_Task requirements_
Do these statements agree with the text on Italian anarchism? (a) The Italian section of the International Workingman's Association was formed in 1869. (b) The Banda del Matese liberated three villages in Campania. (c) Giuseppe Mazzini supported the Paris Commune. Answer yes or no for each, and quote the deciding words of the text.

[start of Text]

Italian anarchism as a movement began primarily from the influence of Mikhail Bakunin, Giuseppe Fanelli, and Errico Malatesta. Rooted in collectivist anarchism and social anarchism, it expanded to include illegalist individualist anarchism, mutualism, anarcho-syndicalism, and especially anarcho-communism. In fact, anarcho-communism first fully formed into its modern strain within the Italian section of the First International. Italian anarchism and anarchists participated in the biennio rosso and survived Italian Fascism. Platformism and insurrectionary anarchism were particularly common in Italian anarchism and continue to influence the movement today. The synthesist Italian Anarchist Federation appeared after the war, and autonomismo and operaismo especially influenced Italian anarchism in the second half of the 20th century.

History

Origins
When the Italian section of the International Workingman's Association was formed in 1869, new and more famous (or infamous) anarchists began appearing on the scene, notable individuals include Carlo Cafiero and Errico Malatesta. Within the Italian section of the IWMA the ideas of anarchist communism as a clear, cohesive movement were formed. At an 1876 conference in Florence, the Italian section of the International Workingman's Association declared the principles of Anarchist-Communism, proclaiming:

It was also in Italy that early Anarchist attempts at revolution began. Bakunin was involved in an insurrection taking place in Florence in 1869 and in the failed 1874 Bologna insurrection. In 1877, Errico Malatesta, Carlo Cafiero, and Costa began an attempt at revolution in Italy with the Banda del Matese. They liberated two villages in Campania before being put down by the military.

Italian Anarchism was first materialized in the Italian section of the First International. The popularity of the IWA skyrocketed with the Paris Commune. Because of limited knowledge of the actual events taking place, many militants had utopian visions of the nature of the Commune, leading to a popularity of Anarchist and other Socialist ideas. The radical republican Giuseppe Mazzini condemned the Commune because it represented everything he hated: class struggle, mass violence, atheism, and materialism. Mazzini's condemnation helped to increase the defection of many republicans to the ranks of the IWA.

As the split between Marx and Bakunin became more prominent, the Italian section of the IWA primarily took the side of Bakunin against the authoritarian behavior of Marx's General Council. Bakunin's defense of the Paris Commune against the attacks of Mazzini and Marx and Engels's incompetence in challenging them led to Bakuninism becoming the prominent strain of thought in the Italian IWA. In 1872, Bakunin, and Cafiero helped to organize a national federation of Italian IWA sections. All the delegates at the founding congress excluding Carlo Terzaghi (a police spy) and two Garibaldian socialists, were Anarchists.

[end of Text]
[start of Listed records]

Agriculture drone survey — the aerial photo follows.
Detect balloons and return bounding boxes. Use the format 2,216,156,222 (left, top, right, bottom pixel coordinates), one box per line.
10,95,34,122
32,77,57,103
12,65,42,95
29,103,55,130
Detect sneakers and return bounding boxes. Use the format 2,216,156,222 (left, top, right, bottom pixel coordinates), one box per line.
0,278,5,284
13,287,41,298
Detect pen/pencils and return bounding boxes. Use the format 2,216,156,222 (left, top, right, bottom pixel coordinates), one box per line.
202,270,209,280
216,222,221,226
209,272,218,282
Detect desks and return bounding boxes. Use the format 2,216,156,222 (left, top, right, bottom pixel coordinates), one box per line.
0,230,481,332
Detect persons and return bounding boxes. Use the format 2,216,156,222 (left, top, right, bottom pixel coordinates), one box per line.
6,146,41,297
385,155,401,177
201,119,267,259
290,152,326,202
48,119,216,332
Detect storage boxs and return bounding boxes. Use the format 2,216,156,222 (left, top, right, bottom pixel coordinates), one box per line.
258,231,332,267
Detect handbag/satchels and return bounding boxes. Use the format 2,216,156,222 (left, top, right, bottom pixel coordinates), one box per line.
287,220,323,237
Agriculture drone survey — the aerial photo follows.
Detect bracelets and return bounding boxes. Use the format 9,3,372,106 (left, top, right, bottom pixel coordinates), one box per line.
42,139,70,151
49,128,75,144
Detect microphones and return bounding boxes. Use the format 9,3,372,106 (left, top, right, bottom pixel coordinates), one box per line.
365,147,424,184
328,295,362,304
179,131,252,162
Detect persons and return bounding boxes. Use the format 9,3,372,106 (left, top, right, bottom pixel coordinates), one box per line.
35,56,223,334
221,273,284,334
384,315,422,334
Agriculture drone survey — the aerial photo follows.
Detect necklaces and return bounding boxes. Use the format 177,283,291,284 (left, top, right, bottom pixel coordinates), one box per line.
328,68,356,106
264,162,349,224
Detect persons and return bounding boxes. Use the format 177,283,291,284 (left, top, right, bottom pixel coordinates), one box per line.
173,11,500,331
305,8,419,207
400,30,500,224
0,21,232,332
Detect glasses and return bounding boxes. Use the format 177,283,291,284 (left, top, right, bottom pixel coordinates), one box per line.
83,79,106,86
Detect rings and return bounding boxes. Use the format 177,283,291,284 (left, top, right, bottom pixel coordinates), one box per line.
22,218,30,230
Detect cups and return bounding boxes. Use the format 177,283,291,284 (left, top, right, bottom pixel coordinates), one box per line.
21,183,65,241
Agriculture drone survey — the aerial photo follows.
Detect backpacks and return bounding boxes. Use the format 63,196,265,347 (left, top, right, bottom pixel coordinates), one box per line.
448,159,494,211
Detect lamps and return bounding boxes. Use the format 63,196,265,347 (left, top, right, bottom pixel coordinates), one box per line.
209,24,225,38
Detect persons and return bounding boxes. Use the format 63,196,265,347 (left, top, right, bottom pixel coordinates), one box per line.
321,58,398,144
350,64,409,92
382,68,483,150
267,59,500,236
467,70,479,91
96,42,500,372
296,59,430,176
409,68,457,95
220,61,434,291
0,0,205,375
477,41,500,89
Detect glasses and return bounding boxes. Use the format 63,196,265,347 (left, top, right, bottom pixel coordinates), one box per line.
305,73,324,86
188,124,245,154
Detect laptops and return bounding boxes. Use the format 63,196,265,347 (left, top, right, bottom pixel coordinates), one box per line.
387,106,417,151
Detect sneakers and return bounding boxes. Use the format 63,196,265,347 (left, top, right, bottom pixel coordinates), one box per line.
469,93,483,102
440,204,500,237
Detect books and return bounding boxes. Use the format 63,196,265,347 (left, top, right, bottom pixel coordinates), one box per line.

[end of Listed records]

_Output for this exercise_
(a) Yes: "the Italian section of the International Workingman's Association was formed in 1869"
(b) No: "They liberated two villages in Campania before being put down by the military."
(c) No: "The radical republican Giuseppe Mazzini condemned the Commune"